A3 Extremely and A4 VMs MLPerf 5.0 Inference outcomes
For MLPerf™ Inference v5.0, we submitted 15 outcomes, together with our first submission with A3 Extremely (NVIDIA H200) and A4 (NVIDIA HGX B200) VMs. The A3 Extremely VM is powered by eight NVIDIA H200 Tensor Core GPUs and gives 3.2 Tbps of GPU-to-GPU non-blocking community bandwidth and twice the excessive bandwidth reminiscence (HBM) in comparison with A3 Mega with NVIDIA H100 GPUs. Google Cloud’s A3 Extremely demonstrated extremely aggressive efficiency, reaching outcomes similar to NVIDIA’s peak GPU submissions throughout LLMs, MoE, picture, and advice fashions.

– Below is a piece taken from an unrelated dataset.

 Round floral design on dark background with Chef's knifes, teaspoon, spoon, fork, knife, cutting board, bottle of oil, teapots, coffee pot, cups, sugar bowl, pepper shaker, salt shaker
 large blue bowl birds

Google Cloud was the one cloud supplier to submit outcomes on NVIDIA HGX B200 GPUs, demonstrating wonderful efficiency of A4 VM for serving LLMs together with Llama 3.1 405B (a brand new benchmark launched in MLPerf 5.0). A3 Extremely and A4 VMs each ship highly effective inference efficiency, a testomony to our deep partnership with NVIDIA to offer infrastructure for essentially the most demanding AI workloads.

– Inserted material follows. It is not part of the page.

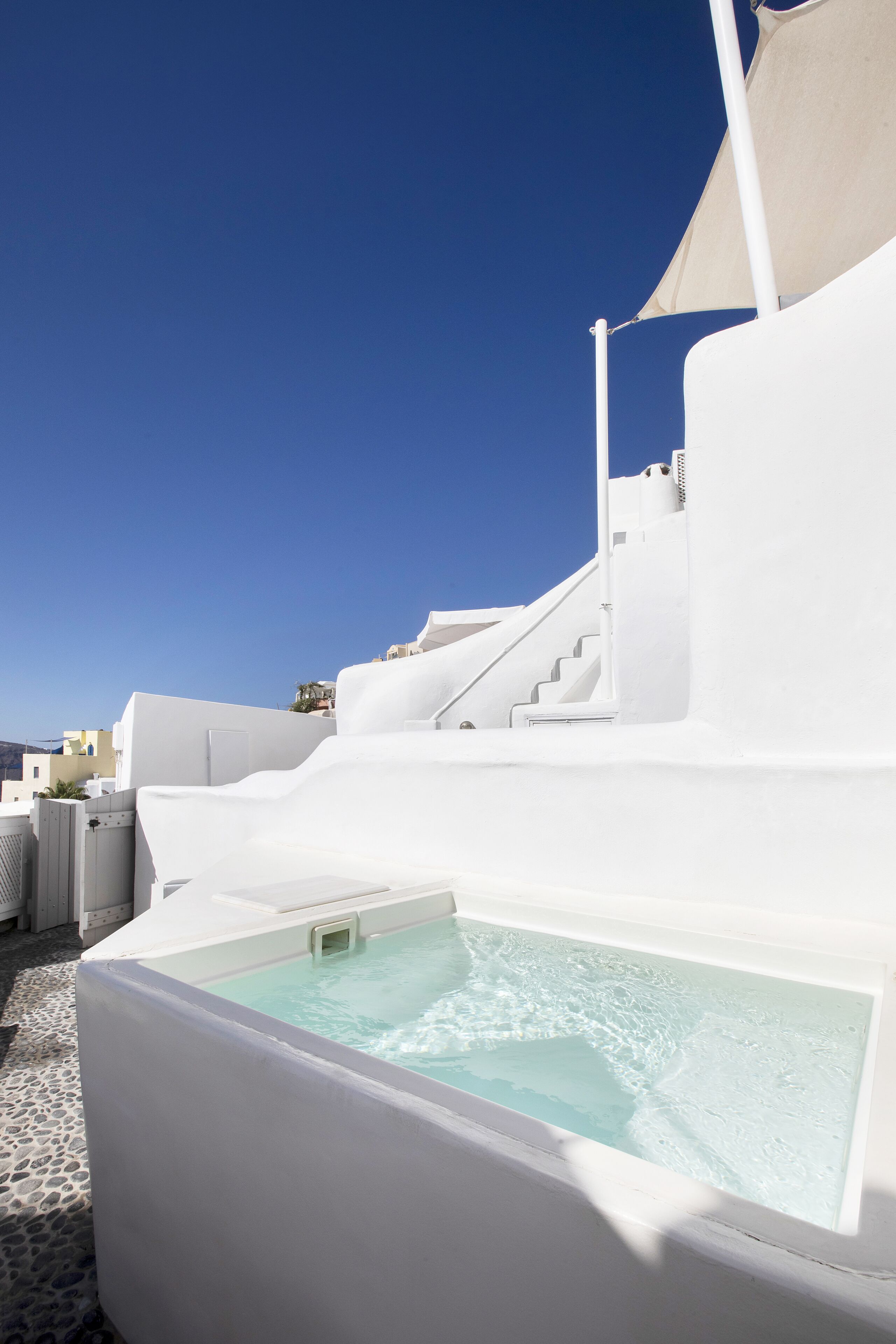A white building with a pool and steps leading up to a terrace.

Prospects like JetBrains are utilizing Google Cloud GPU cases to speed up their inference workloads:
“We’ve been utilizing A3 Mega VMs with NVIDIA H100 Tensor Core GPUs on Google Cloud to run LLM inference throughout a number of areas. Now, we’re excited to start out utilizing A4 VMs powered by NVIDIA HGX B200 GPUs, which we count on will additional scale back latency and improve the responsiveness of AI in JetBrains IDEs.” – Vladislav Tankov, Director of AI, JetBrains
AI Hypercomputer is powering the age of AI inference
Google’s improvements in AI inference, together with {hardware} developments in Google Cloud TPUs and NVIDIA GPUs, plus software program improvements comparable to JetStream, MaxText, and MaxDiffusion, are enabling AI breakthroughs with built-in software program frameworks and {hardware} accelerators. Be taught extra about utilizing AI Hypercomputer for inference. Then, try these JetStream and MaxDiffusion recipes to get began right now.